RELIURE DE L’ÉPOQUE. Dos de chevrette bleue, dos lisse orné et doré, tranches jaspées
PROVENANCE : Prosper, baron de Barante (1782-1866 ; ex-libris collé au contreplat, et étiquette de cote à la fin du volume)

Adalbert von Chamisso, poète malheureux à la destinée si attachante, fut l’un des grands mages du romantisme allemand. Il rencontra Madame de Staël en 1810 lors de son bref exil à Chaumont. Il en devint l’amant. Elle ne pouvait pas demeurer insensible à ce jeune poète déjà célèbre par ses vers publiés à Berlin. Prosper de Barante avait quelque temps auparavant déjà été séduit par Germaine de Staël... et Juliette Récamier. Dénué de toute ressource, Staël recommanda Chamisso à Barante, alors nouveau préfet de Vendée résidant à Napoléon-Vendée (La Roche-sur-Yon). Il lui trouva un poste de professeur au lycée de cette ville pour l’hiver 1810-1811. C’est à cette époque qu’il créa ce merveilleux poème ici manuscrit et qui évoque la figure protectrice de Madame de Staël : Die Hohe Herrin..., La grande dame.

Die hohe Herrin hat mich dir gegeben
Ein Mannes herz ist ein würd’ge Gabe
Mit gleichem Sinn, als dich der Schmerz umgeben,
Ist dir der Freund genaht, dass er dich labe.
Doch reisst hinweg der Strom mich und das Leben,
Ich greife mutig zu dem Wanderstaabe.
Ein Mann ein Wort  und mag das Schicksal walten
Es trennet die nicht, welche fest sich halten

La grande dame m’a donné à toi
Le cœur d’un homme est un don de valeur

Ce poème a été publié deux fois de suite avec ses variantes : une première fois parce qu’elles se rencontrent dans une version jointe à une lettre de Chamisso adressée à Julius Eduard Hitzig, datée de Paris du 22 mars 1810 (Werke, 1842, n° 105, p. 277), et une seconde fois dans les Œuvres complètes publiées pars Ludwig Geiger en 1907. Cette version originelle des variantes semblée inédite.

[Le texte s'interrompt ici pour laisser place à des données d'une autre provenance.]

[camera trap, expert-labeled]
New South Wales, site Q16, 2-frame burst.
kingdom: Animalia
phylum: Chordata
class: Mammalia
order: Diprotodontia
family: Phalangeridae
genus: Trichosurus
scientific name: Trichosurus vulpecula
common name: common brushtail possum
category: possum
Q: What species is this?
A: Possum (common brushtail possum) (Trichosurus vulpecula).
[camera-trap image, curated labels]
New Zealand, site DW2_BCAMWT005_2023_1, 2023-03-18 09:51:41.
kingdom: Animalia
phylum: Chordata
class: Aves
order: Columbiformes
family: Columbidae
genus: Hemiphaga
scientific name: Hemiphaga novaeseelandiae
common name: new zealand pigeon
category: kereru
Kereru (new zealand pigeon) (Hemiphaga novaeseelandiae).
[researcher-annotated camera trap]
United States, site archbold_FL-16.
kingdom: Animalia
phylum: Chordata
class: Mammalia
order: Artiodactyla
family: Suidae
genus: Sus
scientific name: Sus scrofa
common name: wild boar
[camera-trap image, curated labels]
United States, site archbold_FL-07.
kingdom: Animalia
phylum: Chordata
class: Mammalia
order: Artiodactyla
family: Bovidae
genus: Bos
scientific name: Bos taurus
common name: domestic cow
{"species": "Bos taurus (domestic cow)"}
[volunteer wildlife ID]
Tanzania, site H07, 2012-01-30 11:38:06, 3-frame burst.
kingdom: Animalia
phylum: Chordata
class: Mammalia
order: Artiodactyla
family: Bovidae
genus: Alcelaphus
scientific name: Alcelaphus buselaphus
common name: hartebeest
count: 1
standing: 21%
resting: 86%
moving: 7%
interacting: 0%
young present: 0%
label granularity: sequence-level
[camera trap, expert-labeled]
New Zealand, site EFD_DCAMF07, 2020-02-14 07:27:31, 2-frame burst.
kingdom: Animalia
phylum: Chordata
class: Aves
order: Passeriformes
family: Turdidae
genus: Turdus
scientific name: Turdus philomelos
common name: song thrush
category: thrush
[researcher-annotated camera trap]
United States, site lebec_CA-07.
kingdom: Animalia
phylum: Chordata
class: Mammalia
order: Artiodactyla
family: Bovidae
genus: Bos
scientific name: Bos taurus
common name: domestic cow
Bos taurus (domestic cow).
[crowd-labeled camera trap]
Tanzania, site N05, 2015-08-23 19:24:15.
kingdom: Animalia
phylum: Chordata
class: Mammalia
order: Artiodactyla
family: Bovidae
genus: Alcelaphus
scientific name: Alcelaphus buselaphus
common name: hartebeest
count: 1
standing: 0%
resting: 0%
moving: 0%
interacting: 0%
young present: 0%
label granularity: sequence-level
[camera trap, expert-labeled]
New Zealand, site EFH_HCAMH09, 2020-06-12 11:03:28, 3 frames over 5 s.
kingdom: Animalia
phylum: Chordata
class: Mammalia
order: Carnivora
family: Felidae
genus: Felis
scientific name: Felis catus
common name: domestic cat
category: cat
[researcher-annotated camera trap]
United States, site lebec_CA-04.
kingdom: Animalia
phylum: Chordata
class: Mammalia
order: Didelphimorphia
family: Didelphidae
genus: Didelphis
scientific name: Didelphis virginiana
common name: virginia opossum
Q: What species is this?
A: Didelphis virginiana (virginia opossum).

Cette première édition collective des Gedichte d’Adalbert von Chamisso marque son retour à la poésie. On y trouve le cycle des neuf poèmes du Frauen-Liebe und Leben (L’Amour et la vie d’une femme) qui sera mis en musique par Robert Schumann, le célèbre poème Das Schloss Boncourt, château de Lorraine où Chamisso était né, un Faust (tragédie en un acte rédigée en 1803), Der Tod Napoléons (tragédie sur la mort de Napoléon d’après Manzoni).

Durant l’année 1813, Chamisso composa son fameux roman L'étrange histoire de Peter Schlemihl ou l’homme qui a vendu son ombre, qui le rend encore aujourd’hui célèbre. Le nom du héros, Schlemilh, est dérivé d’un mot yiddish signifiant «un type qui n'a pas de chance mais qui s'en accommode ». Chamisso avait en effet fréquenté les milieux juifs éclairés de Berlin.

On ne saurait trop souligner le caractère précieux et intime de cet exemplaire liant d’un seul coup trois grands personnages du romantisme européen.